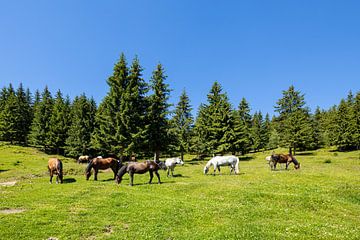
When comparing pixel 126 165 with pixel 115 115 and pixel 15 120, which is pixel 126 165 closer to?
pixel 115 115

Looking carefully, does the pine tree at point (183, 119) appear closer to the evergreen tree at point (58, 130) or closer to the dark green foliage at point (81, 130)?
the dark green foliage at point (81, 130)

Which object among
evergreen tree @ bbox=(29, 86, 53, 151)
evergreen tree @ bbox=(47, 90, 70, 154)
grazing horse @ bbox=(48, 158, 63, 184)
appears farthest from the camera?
evergreen tree @ bbox=(29, 86, 53, 151)

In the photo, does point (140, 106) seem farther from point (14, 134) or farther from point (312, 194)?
point (14, 134)

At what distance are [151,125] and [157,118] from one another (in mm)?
2152

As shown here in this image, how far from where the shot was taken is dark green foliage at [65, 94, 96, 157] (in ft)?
182

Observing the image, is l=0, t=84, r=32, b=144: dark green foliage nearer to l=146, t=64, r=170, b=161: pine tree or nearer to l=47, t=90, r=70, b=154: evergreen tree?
l=47, t=90, r=70, b=154: evergreen tree

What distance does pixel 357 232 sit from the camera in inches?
381

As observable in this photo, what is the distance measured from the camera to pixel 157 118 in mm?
40938

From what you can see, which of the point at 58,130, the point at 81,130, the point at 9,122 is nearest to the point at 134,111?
the point at 81,130

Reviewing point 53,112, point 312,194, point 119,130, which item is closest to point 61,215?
point 312,194

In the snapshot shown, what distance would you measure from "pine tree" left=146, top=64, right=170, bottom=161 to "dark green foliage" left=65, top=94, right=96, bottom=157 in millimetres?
23574

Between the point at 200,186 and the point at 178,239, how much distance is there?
9376mm

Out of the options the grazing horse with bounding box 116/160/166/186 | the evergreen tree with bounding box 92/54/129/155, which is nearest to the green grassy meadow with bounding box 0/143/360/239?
the grazing horse with bounding box 116/160/166/186

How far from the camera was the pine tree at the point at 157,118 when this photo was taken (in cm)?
3984
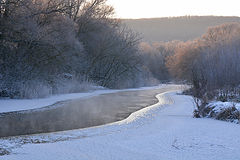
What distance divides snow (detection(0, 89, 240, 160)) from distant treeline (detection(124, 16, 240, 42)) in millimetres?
100501

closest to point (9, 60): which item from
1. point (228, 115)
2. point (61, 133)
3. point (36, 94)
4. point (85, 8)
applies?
point (36, 94)

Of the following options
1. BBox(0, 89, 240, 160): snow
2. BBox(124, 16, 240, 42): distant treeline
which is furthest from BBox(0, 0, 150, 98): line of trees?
BBox(124, 16, 240, 42): distant treeline

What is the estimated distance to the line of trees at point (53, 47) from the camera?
16641 millimetres

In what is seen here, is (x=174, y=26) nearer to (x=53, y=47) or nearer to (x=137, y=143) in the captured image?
(x=53, y=47)

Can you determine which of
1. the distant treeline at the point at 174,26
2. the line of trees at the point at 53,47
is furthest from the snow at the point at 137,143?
the distant treeline at the point at 174,26

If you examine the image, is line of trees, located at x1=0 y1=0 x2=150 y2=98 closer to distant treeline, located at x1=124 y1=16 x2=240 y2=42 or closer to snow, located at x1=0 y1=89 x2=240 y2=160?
snow, located at x1=0 y1=89 x2=240 y2=160

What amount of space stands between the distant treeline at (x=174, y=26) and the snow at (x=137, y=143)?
100501mm

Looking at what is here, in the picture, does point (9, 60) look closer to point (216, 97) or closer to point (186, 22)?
point (216, 97)

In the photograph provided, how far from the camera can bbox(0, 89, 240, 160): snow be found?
17.9 feet

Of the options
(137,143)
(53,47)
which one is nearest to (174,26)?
(53,47)

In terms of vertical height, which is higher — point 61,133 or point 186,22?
point 186,22

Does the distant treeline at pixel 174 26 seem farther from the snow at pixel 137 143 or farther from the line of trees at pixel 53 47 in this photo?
the snow at pixel 137 143

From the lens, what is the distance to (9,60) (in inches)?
677

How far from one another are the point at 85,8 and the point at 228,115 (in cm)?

++++

Please give the whole listing above as a JSON list of strings, one string per line, skipping blank lines and leaving out the pictures.

> _Full answer_
[
  "When comparing pixel 126 165 with pixel 115 115 and pixel 15 120, which is pixel 126 165 closer to?",
  "pixel 115 115",
  "Looking carefully, does the pine tree at point (183, 119) appear closer to the evergreen tree at point (58, 130) or closer to the dark green foliage at point (81, 130)?",
  "the dark green foliage at point (81, 130)",
  "Which object among",
  "evergreen tree @ bbox=(29, 86, 53, 151)",
  "evergreen tree @ bbox=(47, 90, 70, 154)",
  "grazing horse @ bbox=(48, 158, 63, 184)",
  "appears farthest from the camera?",
  "evergreen tree @ bbox=(29, 86, 53, 151)",
  "In the photo, does point (140, 106) seem farther from point (14, 134) or farther from point (312, 194)?",
  "point (14, 134)",
  "At what distance are [151,125] and [157,118] from one another (in mm)?",
  "2152",
  "As shown here in this image, how far from where the shot was taken is dark green foliage at [65, 94, 96, 157] (in ft)?",
  "182",
  "Observing the image, is l=0, t=84, r=32, b=144: dark green foliage nearer to l=146, t=64, r=170, b=161: pine tree or nearer to l=47, t=90, r=70, b=154: evergreen tree?",
  "l=47, t=90, r=70, b=154: evergreen tree",
  "What distance does pixel 357 232 sit from the camera in inches?",
  "381",
  "As observable in this photo, what is the distance measured from the camera to pixel 157 118 in mm?",
  "40938",
  "From what you can see, which of the point at 58,130, the point at 81,130, the point at 9,122 is nearest to the point at 134,111?",
  "the point at 81,130",
  "Reviewing point 53,112, point 312,194, point 119,130, which item is closest to point 61,215?",
  "point 312,194",
  "In the snapshot shown, what distance would you measure from \"pine tree\" left=146, top=64, right=170, bottom=161 to \"dark green foliage\" left=65, top=94, right=96, bottom=157 in millimetres?",
  "23574",
  "Between the point at 200,186 and the point at 178,239, how much distance is there?",
  "9376mm",
  "Out of the options the grazing horse with bounding box 116/160/166/186 | the evergreen tree with bounding box 92/54/129/155, which is nearest to the green grassy meadow with bounding box 0/143/360/239?",
  "the grazing horse with bounding box 116/160/166/186",
  "How far from the camera was the pine tree at the point at 157,118 when this photo was taken (in cm)?",
  "3984",
  "What distance divides snow (detection(0, 89, 240, 160)) from distant treeline (detection(124, 16, 240, 42)) in millimetres?",
  "100501",
  "closest to point (9, 60): which item from",
  "1. point (228, 115)",
  "2. point (61, 133)",
  "3. point (36, 94)",
  "4. point (85, 8)",
  "applies?",
  "point (36, 94)",
  "Of the following options",
  "1. BBox(0, 89, 240, 160): snow",
  "2. BBox(124, 16, 240, 42): distant treeline",
  "which is furthest from BBox(0, 0, 150, 98): line of trees?",
  "BBox(124, 16, 240, 42): distant treeline",
  "What is the estimated distance to the line of trees at point (53, 47) from the camera?",
  "16641 millimetres",
  "In what is seen here, is (x=174, y=26) nearer to (x=53, y=47) or nearer to (x=137, y=143) in the captured image?",
  "(x=53, y=47)",
  "Can you determine which of",
  "1. the distant treeline at the point at 174,26",
  "2. the line of trees at the point at 53,47",
  "is furthest from the snow at the point at 137,143?",
  "the distant treeline at the point at 174,26",
  "If you examine the image, is line of trees, located at x1=0 y1=0 x2=150 y2=98 closer to distant treeline, located at x1=124 y1=16 x2=240 y2=42 or closer to snow, located at x1=0 y1=89 x2=240 y2=160?",
  "snow, located at x1=0 y1=89 x2=240 y2=160",
  "What amount of space stands between the distant treeline at (x=174, y=26) and the snow at (x=137, y=143)?",
  "100501mm",
  "Looking at what is here, in the picture, does point (9, 60) look closer to point (216, 97) or closer to point (186, 22)?",
  "point (216, 97)",
  "In the photograph provided, how far from the camera can bbox(0, 89, 240, 160): snow be found?",
  "17.9 feet",
  "Of the options",
  "(137,143)",
  "(53,47)",
  "which one is nearest to (174,26)?",
  "(53,47)",
  "In terms of vertical height, which is higher — point 61,133 or point 186,22?",
  "point 186,22",
  "Does the distant treeline at pixel 174 26 seem farther from the snow at pixel 137 143 or farther from the line of trees at pixel 53 47 in this photo?",
  "the snow at pixel 137 143",
  "From the lens, what is the distance to (9,60) (in inches)?",
  "677",
  "How far from one another are the point at 85,8 and the point at 228,115 (in cm)?"
]